# Englewood creeks and upper Myakka Action



## [email protected] (Jul 23, 2010)

me and my friend went to a spot we found on google maps and found some trails that led out to it. a mile of walking and a few barbwire fences and we got there. it was an oasis of fish. reds tailing, 20lb tarpon throwing mullet every where, and snook working the mullet like they would in the summer. i jumped a tarpon, brian got a good fight with a 30in+ red. i couldent get any reds to the bank but i got some baby snook up and so did brian. the snook were biting on the top and loved my sebile stick shad and brians mirrolure catch 5000 these are the only fish worth braging about but we had a great time and a new great secrit spot.










my 29 incher










brians 22incher

This is a nice vid of my friend and his dad up in the myakka filming for flatspirateTV this month

please watch theres some good footage!!!!

http://vimeo.com/18384190

if you want a charter with capt. Tadd VanDemark or learn more about him got to *www.A-TADD-MORE.com*


----------



## ifsteve (Jul 1, 2010)

I talked to Tadd the other day about a couple of trips we are doing together this spring and he told me about the FlatsPirate videos. They are pretty cool and Tadd really knows his stuff. He is a great guy to spend time on the water with too.


----------



## [email protected] (Jul 23, 2010)

im good friends with his son. im over at his house almost every weekend and we always find a way to go fishing. im going over there in a little to help his son tanner tie flies for his dads louisiana trip lol


----------



## ifsteve (Jul 1, 2010)

Tanner fished with us when we were down last May. Kid sure could spot the redfish. Took a liking to that boy right away. Besides the dude is a soccer player so he scores big in my book. I am jacked for this spring. Going to fish with Tadd in LA next month then in Florida in June.
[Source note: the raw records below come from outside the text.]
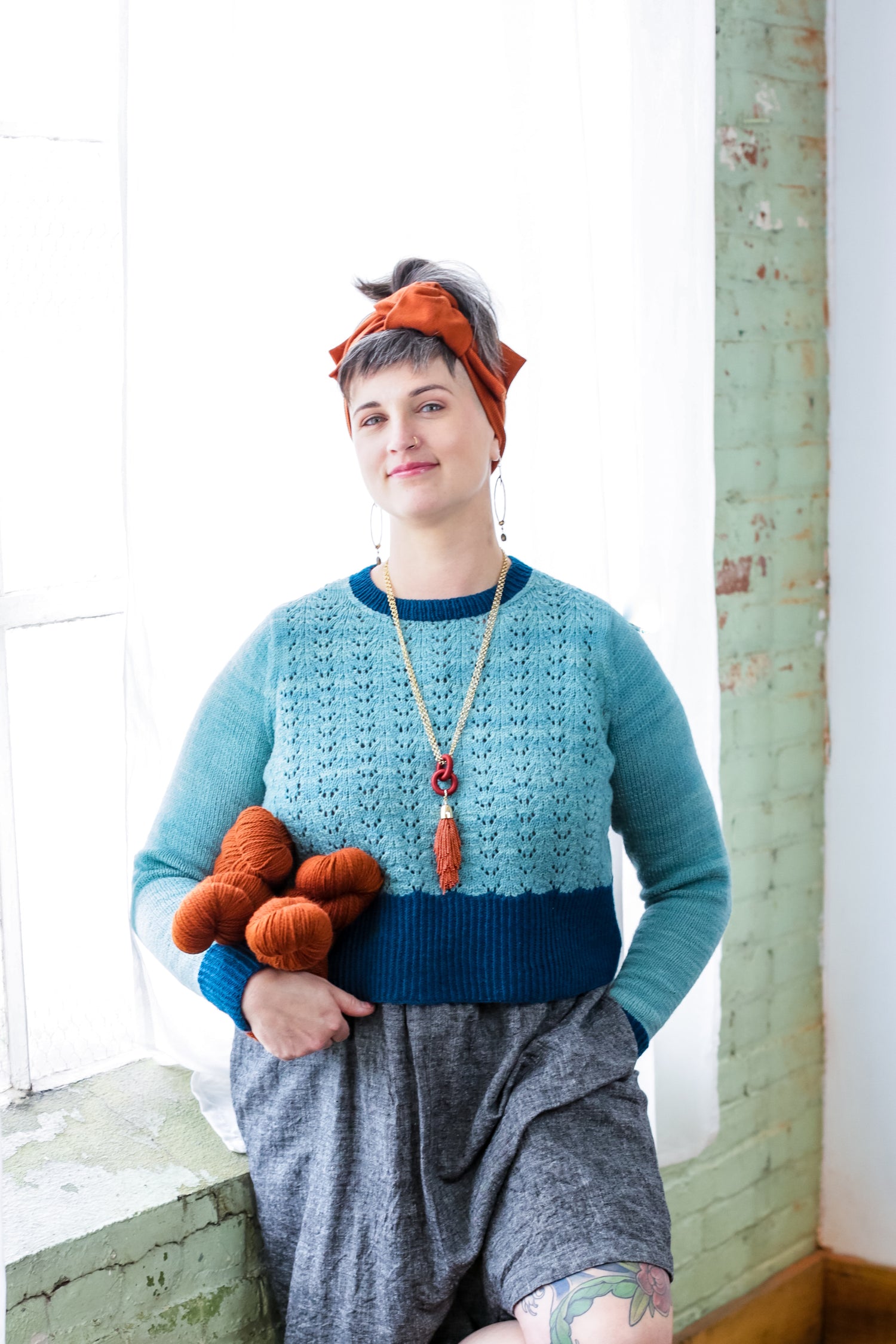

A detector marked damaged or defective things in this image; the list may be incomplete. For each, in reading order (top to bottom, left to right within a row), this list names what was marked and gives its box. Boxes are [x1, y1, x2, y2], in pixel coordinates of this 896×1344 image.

peeling mint green paint [664, 0, 831, 1328]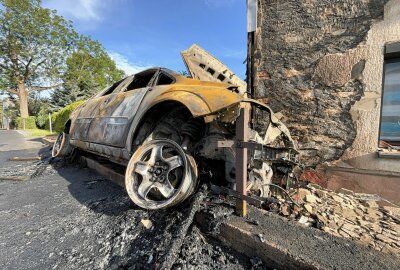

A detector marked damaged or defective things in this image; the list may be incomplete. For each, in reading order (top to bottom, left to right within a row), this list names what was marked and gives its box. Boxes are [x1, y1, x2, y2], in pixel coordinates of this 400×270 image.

collision damage [51, 44, 298, 210]
burned-out car [52, 44, 300, 210]
damaged stone wall [255, 0, 398, 166]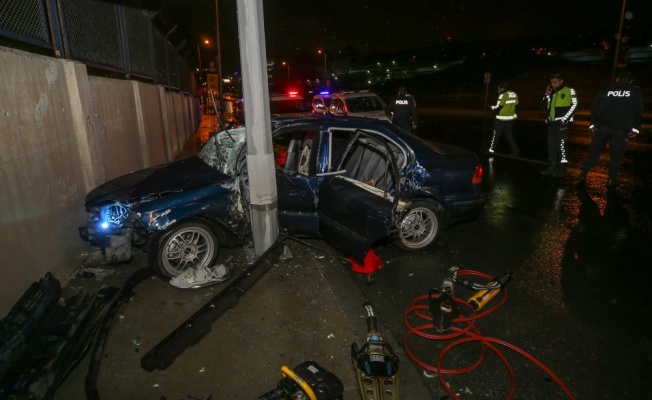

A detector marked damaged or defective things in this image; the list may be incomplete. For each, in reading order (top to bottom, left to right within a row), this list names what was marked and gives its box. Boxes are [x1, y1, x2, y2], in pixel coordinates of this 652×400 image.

crumpled hood [84, 156, 232, 206]
car body damage [77, 115, 484, 278]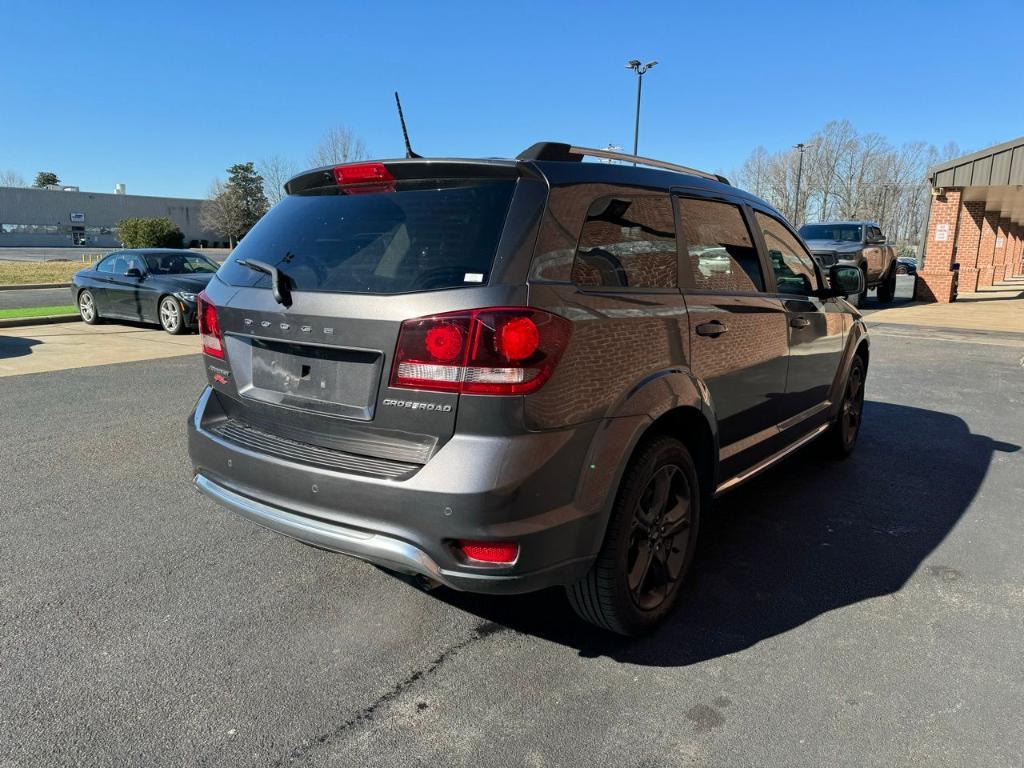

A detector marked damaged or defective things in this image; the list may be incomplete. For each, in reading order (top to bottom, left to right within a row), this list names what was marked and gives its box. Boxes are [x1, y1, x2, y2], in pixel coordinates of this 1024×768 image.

parking lot crack [272, 622, 503, 765]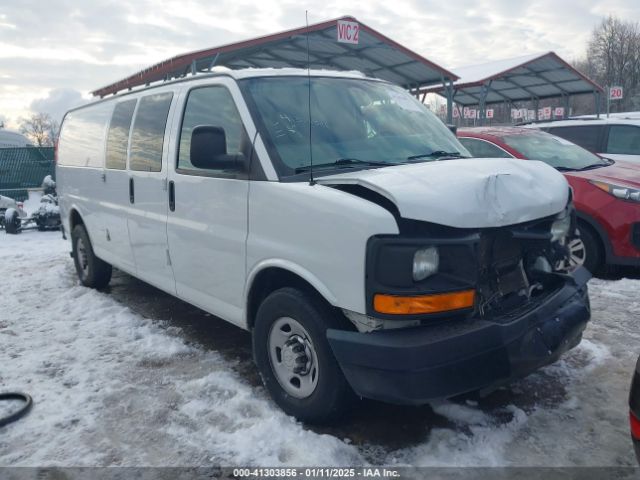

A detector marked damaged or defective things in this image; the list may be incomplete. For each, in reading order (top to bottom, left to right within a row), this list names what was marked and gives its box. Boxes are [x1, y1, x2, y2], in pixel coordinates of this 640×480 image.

crumpled hood [318, 158, 568, 229]
damaged front end of van [320, 159, 592, 404]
Tell them Steve from Idaho said hello!


----------



## skinnywater3 (Feb 8, 2009)

what are you doing here steve. shouldnt you be shoveling snow or something


----------



## ifsteve (Jul 1, 2010)

Skinny

Took care of the latest need for shovelling Friday. Then for the first time in over 2 weeks it actually got above freezing yesterday. A Pacific front is moving in and its currently 36 and supposed to rain today at least below 6500 ft. The mountains are supposed to get over a foot of snow today and tonight.

But all the waters are still hard so can't go fishing so might as well get on fishing forums and yak about it!!! ;D


----------



## HaMm3r (Dec 11, 2006)

Cool adventure going and finding some obscure spot on foot!  I like doing that for bass.


----------